---------- Input data ----------

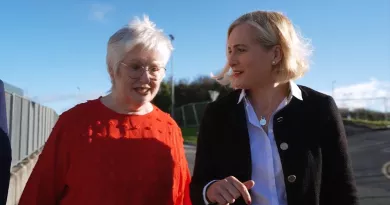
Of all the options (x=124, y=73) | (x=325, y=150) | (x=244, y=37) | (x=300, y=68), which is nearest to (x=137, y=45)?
(x=124, y=73)

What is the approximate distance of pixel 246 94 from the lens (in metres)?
2.32

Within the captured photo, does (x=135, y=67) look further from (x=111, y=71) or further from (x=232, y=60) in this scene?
(x=232, y=60)

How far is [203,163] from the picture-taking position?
2223 mm

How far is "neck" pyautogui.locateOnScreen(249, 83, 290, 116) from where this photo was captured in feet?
7.34

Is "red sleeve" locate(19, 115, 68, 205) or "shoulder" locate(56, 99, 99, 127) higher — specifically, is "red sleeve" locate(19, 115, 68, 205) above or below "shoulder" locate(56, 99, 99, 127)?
below

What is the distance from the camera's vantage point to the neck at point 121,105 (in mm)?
2529

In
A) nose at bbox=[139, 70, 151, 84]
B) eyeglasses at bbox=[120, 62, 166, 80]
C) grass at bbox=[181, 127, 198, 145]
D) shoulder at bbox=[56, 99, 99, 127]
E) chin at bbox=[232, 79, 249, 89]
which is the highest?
eyeglasses at bbox=[120, 62, 166, 80]

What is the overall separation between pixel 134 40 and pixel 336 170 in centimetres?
125

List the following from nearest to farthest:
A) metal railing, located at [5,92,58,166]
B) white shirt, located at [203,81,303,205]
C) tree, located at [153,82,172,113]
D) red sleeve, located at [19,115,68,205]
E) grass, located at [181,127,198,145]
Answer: white shirt, located at [203,81,303,205]
red sleeve, located at [19,115,68,205]
metal railing, located at [5,92,58,166]
grass, located at [181,127,198,145]
tree, located at [153,82,172,113]

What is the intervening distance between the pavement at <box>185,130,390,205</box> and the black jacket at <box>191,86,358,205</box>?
6217 millimetres

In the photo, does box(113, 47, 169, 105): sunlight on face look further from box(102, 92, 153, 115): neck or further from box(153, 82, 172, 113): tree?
box(153, 82, 172, 113): tree

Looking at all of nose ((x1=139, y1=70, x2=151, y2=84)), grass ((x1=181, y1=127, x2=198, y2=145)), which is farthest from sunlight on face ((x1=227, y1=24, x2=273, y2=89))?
grass ((x1=181, y1=127, x2=198, y2=145))

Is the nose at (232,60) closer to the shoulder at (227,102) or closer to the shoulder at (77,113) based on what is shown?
the shoulder at (227,102)

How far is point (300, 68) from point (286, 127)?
36 cm
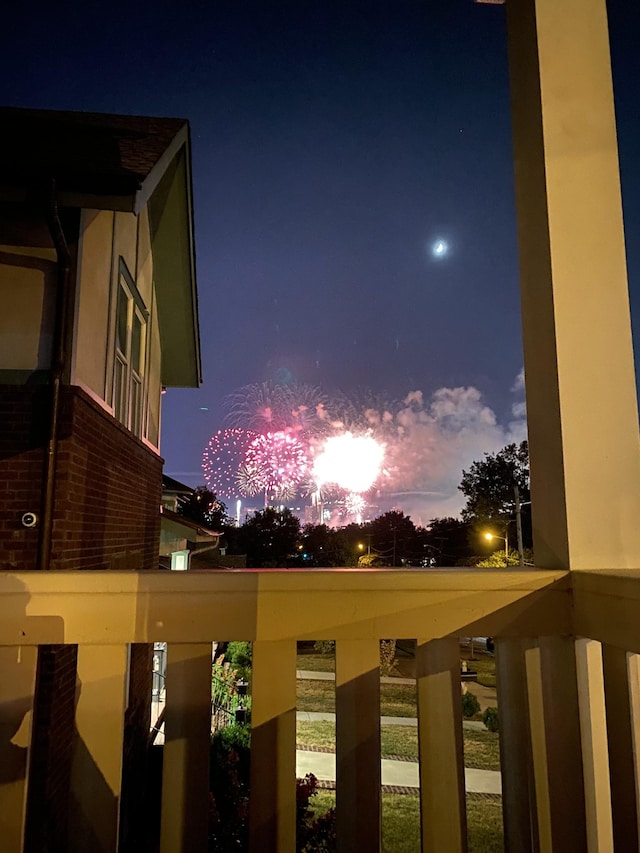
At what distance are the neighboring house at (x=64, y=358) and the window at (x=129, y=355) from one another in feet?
0.30

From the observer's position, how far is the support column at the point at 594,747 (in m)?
0.94

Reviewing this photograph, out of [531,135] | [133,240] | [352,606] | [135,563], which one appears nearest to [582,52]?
[531,135]

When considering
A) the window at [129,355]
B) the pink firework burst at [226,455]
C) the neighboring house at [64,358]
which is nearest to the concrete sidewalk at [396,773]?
the neighboring house at [64,358]

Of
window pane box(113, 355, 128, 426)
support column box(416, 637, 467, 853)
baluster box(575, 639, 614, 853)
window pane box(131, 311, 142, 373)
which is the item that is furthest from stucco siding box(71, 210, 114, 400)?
baluster box(575, 639, 614, 853)

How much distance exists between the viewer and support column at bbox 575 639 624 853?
939mm

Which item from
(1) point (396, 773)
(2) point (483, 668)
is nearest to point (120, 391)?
(1) point (396, 773)

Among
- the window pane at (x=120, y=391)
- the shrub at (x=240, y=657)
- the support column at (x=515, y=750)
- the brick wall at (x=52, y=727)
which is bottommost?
the shrub at (x=240, y=657)

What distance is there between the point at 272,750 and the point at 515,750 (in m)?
0.43

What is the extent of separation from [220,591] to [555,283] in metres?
0.87

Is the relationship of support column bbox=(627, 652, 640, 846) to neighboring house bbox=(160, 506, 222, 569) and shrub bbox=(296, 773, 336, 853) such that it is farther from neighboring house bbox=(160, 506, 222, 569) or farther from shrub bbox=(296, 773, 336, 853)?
neighboring house bbox=(160, 506, 222, 569)

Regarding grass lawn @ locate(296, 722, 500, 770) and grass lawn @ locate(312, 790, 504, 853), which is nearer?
grass lawn @ locate(312, 790, 504, 853)

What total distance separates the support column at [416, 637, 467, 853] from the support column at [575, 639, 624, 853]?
0.68 feet

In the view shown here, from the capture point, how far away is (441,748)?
973mm

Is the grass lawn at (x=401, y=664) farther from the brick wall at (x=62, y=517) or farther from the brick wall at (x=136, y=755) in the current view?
the brick wall at (x=62, y=517)
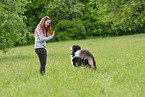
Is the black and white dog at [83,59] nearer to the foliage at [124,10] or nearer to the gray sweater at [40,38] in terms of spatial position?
the gray sweater at [40,38]

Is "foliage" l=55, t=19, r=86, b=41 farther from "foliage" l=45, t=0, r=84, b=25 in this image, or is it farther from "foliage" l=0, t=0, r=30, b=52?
"foliage" l=0, t=0, r=30, b=52

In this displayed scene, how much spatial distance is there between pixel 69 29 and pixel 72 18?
2.78 meters

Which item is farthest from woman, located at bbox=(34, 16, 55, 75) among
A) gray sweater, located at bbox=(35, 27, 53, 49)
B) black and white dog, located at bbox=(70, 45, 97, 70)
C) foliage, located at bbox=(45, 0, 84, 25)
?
foliage, located at bbox=(45, 0, 84, 25)

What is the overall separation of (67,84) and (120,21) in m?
23.7

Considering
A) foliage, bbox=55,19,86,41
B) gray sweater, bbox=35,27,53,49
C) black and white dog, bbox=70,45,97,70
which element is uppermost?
gray sweater, bbox=35,27,53,49

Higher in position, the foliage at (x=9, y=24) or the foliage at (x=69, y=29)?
the foliage at (x=9, y=24)

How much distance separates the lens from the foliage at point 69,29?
141ft

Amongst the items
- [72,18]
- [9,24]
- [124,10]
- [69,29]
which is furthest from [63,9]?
[9,24]

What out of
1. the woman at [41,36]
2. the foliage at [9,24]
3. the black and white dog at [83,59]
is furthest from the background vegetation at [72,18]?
the black and white dog at [83,59]

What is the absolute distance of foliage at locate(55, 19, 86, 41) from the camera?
4297 cm

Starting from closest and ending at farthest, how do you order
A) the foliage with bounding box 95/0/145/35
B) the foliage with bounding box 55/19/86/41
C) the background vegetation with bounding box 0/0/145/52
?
the background vegetation with bounding box 0/0/145/52, the foliage with bounding box 95/0/145/35, the foliage with bounding box 55/19/86/41

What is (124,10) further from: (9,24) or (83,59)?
(83,59)

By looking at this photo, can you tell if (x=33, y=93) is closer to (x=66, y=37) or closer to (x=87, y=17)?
(x=66, y=37)

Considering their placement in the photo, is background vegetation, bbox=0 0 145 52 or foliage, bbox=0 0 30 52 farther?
background vegetation, bbox=0 0 145 52
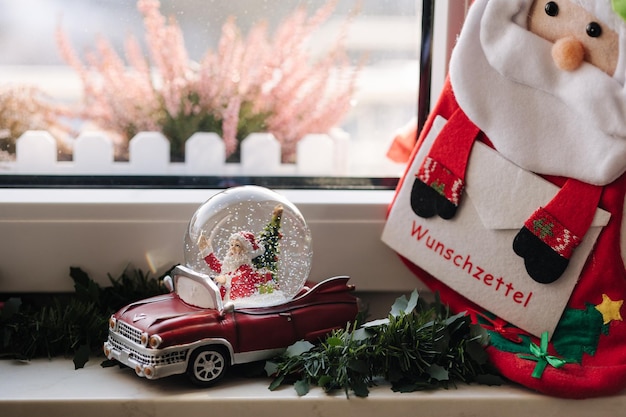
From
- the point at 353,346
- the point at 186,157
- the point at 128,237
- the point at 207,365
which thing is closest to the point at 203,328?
the point at 207,365

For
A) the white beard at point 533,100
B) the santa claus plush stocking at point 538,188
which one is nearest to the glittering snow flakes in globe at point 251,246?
the santa claus plush stocking at point 538,188

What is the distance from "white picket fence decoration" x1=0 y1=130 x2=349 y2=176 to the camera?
4.40ft

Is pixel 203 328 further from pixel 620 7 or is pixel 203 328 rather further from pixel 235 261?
pixel 620 7

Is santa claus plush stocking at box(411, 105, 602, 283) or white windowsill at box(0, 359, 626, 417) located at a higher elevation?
santa claus plush stocking at box(411, 105, 602, 283)

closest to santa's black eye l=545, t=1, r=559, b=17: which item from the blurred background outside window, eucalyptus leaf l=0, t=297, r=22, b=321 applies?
the blurred background outside window

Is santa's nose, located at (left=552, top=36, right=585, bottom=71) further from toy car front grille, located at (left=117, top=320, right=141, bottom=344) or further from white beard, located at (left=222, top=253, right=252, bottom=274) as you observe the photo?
toy car front grille, located at (left=117, top=320, right=141, bottom=344)

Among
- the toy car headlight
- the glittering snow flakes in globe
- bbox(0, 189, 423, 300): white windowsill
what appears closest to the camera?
the toy car headlight

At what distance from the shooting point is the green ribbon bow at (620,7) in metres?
1.04

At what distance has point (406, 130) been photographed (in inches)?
53.9

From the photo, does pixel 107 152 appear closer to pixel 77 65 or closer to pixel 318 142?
pixel 77 65

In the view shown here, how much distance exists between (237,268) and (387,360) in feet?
0.76

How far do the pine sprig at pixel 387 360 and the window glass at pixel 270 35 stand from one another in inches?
14.8

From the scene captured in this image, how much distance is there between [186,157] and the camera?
1366 mm

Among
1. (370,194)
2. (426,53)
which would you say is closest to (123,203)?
(370,194)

----------

## Instructions to follow
Give back exactly the lines running from the line containing "At what distance has" through the end of the material above, both included, and nothing beyond them.

## Written solution
At what distance has point (406, 130) been photographed (in inches)?
53.9

From the photo, does pixel 107 152 appear closer to pixel 77 65 or closer to pixel 318 142?
pixel 77 65

In the view shown here, how much distance exists between (237,268) and (387,360) in feet?
0.76

How far do the pine sprig at pixel 387 360 and the window glass at pixel 270 35 stand from one another in inches?
14.8

From the scene captured in this image, how much distance is there between [186,157] and the camera?
1366 mm

Among
1. (370,194)
2. (426,53)
which would you say is closest to (123,203)?
(370,194)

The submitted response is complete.